Aan de Voorzitter van de Tweede Kamer der Staten-Generaal

Den Haag, 28 maart 2000

Hierbij zend ik u, zoals toegezegd tijdens het debat met de Kamer op 10 februari 2000, de rapportage met betrekking tot de risicovolle overstorten, opgemaakt door de Unie van Waterschappen1.

Met deze brief wil ik tevens, mede namens mijn collega's van Landbouw, Natuurbeheer en Visserij (LNV) en van Volkshuisvesting, Ruimtelijke Ordening en Milieubeheer (VROM) kort ingaan op de motie Van Middelkoop cs. over voorrang voor het saneren van risicovolle overstorten (25 890, nr. 13). Naar aanleiding van de aangehouden motie Meijer inzake schadeloosstelling (25 890, nr. 12) zond ik reeds op 7 maart 2000 een brief aan de Kamer.
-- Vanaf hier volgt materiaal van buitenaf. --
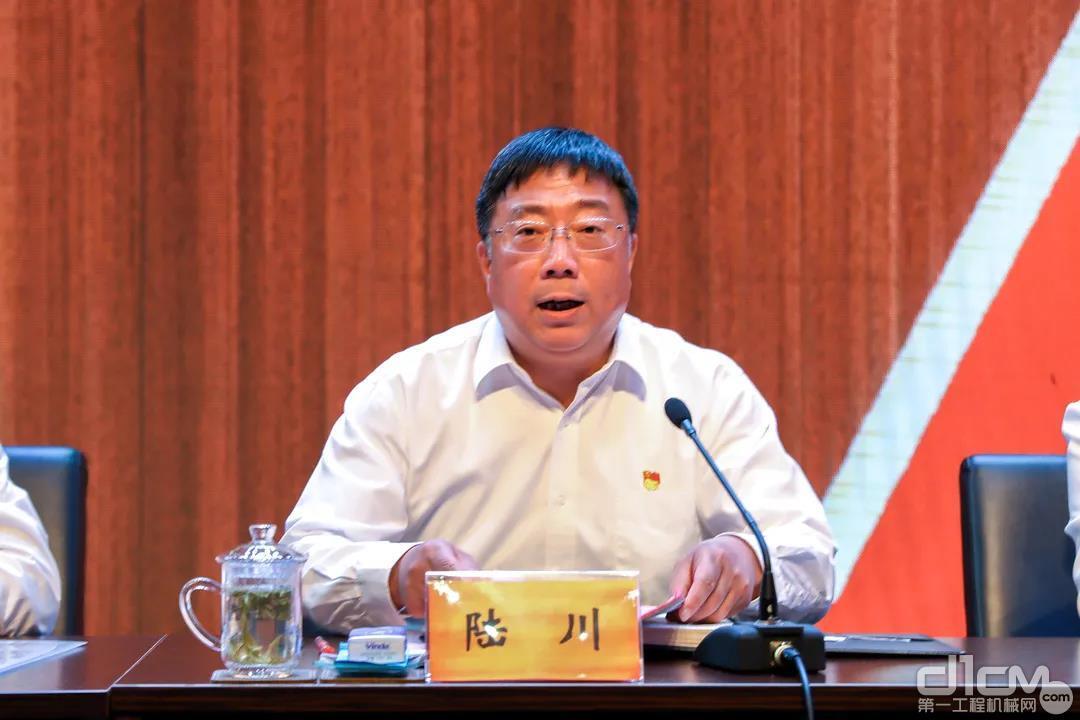 陆川总裁主持大会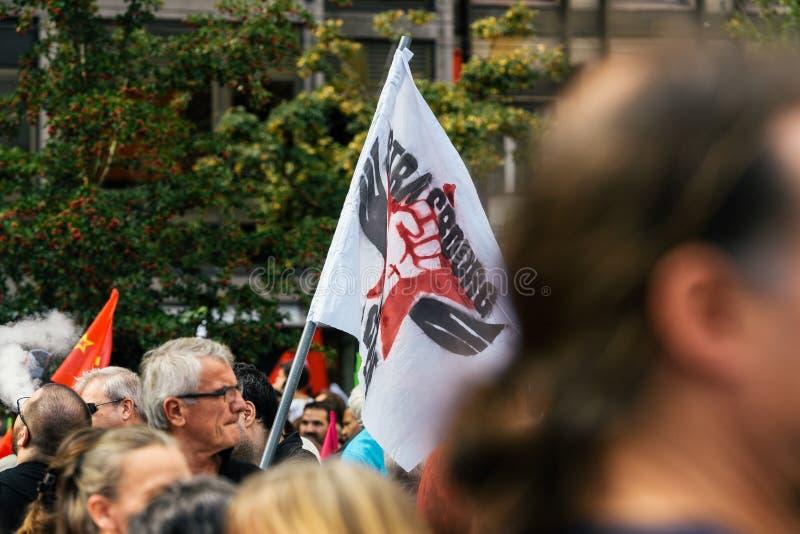 Colere Strasbourg d'en de Strabourg fâché contre le drapeau de protestation photos stock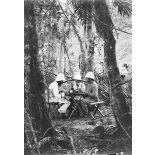 Déjeuner en forêt. Lieutenants Treydenberg, Cantellier et Hubert. [légende d'origine]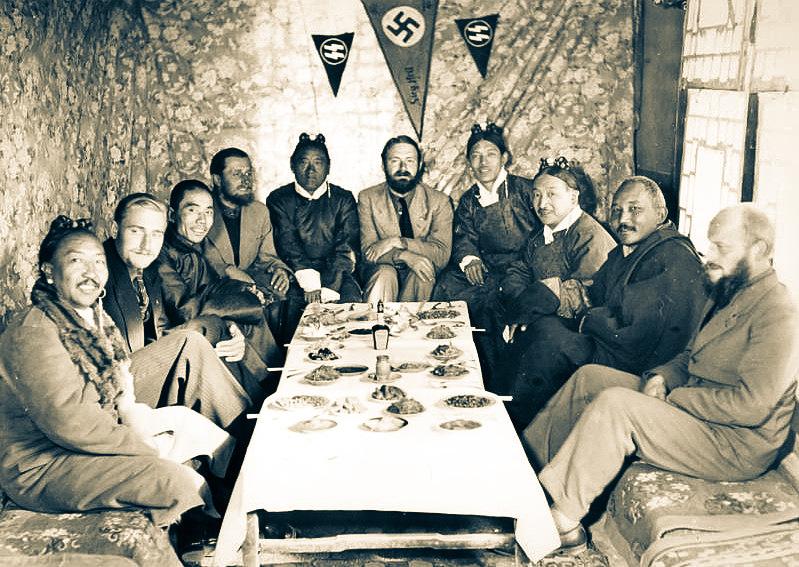SS subayı Ernst Schäfer Tibet ve Çinli temsilcilerle (1938-1939)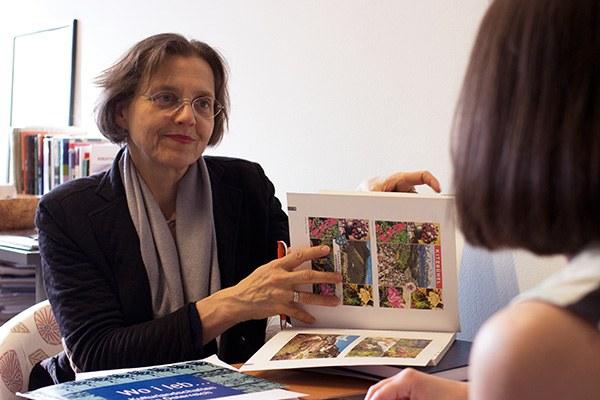 Verena Winiwarter étudie le lien entre les cartes postales idylliques et la réalité touristique. © Lukas Schiemer
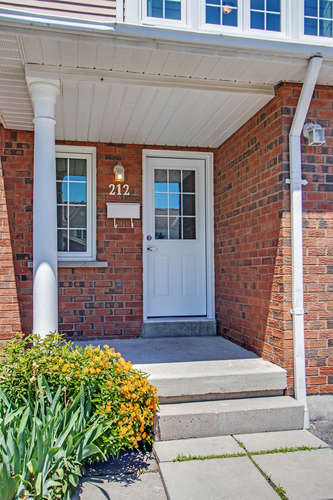 10 Bassett Blvd TH212 Whitby-small-005-25-Front Porch-334x500-72dpi.jpg
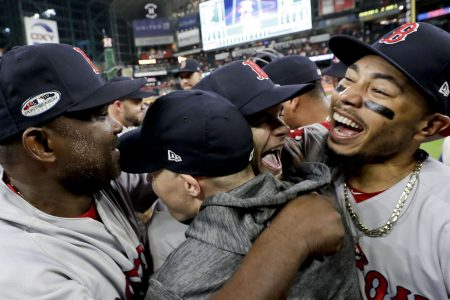 Cora: MVP favorite Betts could play 2B in World Series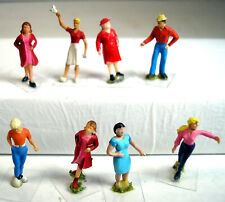 Ho Scale Figures featuring 8 People, mostly women - Vguc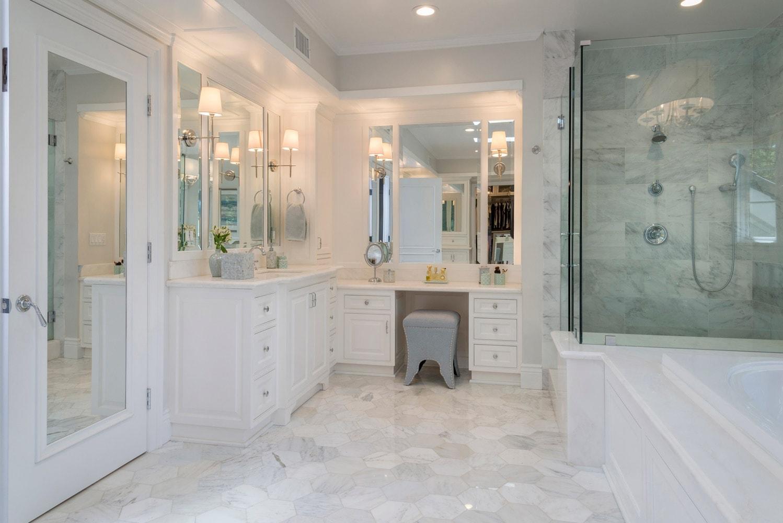 Luxury master bathroom interior design of Berkshire home, La Cañada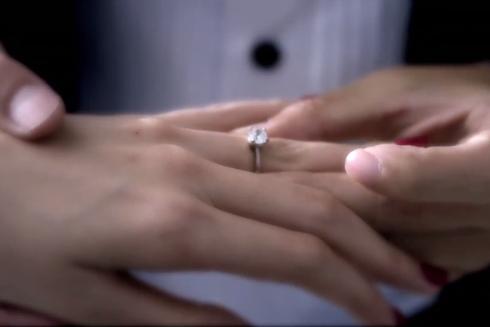 Công Vinh trao nhẫn cưới cho Công Vinh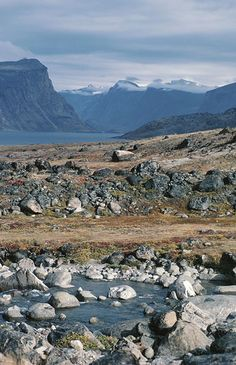 Nunavut with its harsh arctic landscape is the place to go if you want to eat traditional native food like whale skin. Alaska, Canada North, Canada 150, Western Canada, Beautiful Places To Visit, Oh The Places You'll Go, America Continent, All About Canada, Arctic Landscape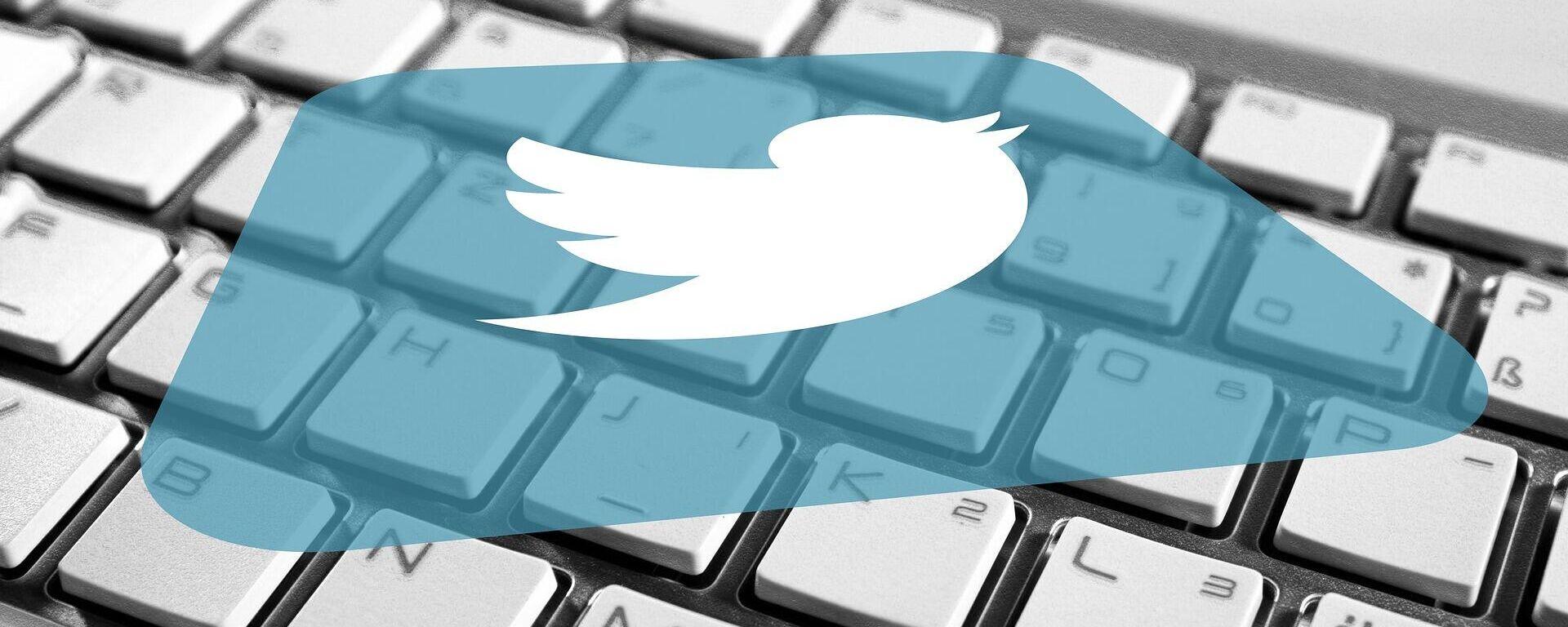 El logo de Twitter sobre un teclado - Sputnik Mundo, 1920, 18.03.2021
Rapportage risicovolle overstorten

In de aanbiedingsbrief bij de rapportage van de Unie is een samenvatting gegeven van de uitkomsten van de door de Unie gehouden inventarisatie over de stand van zaken met betrekking tot de overstorten in het beheersgebied van de regionale waterkwaliteitsbeheerders, in het bijzonder met betrekking tot de zogenaamd risicovolle overstorten. De conclusies zijn u reeds eerder toegezonden in verband met het algemeen overleg van 10 februari 2000. De Unie doet voorts een zevental aanbevelingen aan haar leden met het oog op een daadkrachtige aanpak van de problematiek.

In enkele gevallen zijn de gegevens nog niet helemaal volledig, maar veruit het grootste gedeelte van de overstorten is reeds volledig geclassificeerd. Door de Unie is er bij betreffende leden op aangedrongen de resterende gegevens alsnog binnen zeer korte termijn beschikbaar te hebben ter completering van het beeld.

In bestuurlijk overleg van 2 maart 2000 is afgesproken dat de resultaten van de rapportage op korte termijn in regionale bijeenkomsten met landbouwbedrijfsleven, waterschappen en betrokken gemeenten aan de orde gesteld zullen worden. LTO Nederland zal hiertoe het initiatief nemen. Op basis van deze bijeenkomsten zal in enkele gevallen het beeld wellicht nog nader worden gedetailleerd.

Motie Van Middelkoop cs.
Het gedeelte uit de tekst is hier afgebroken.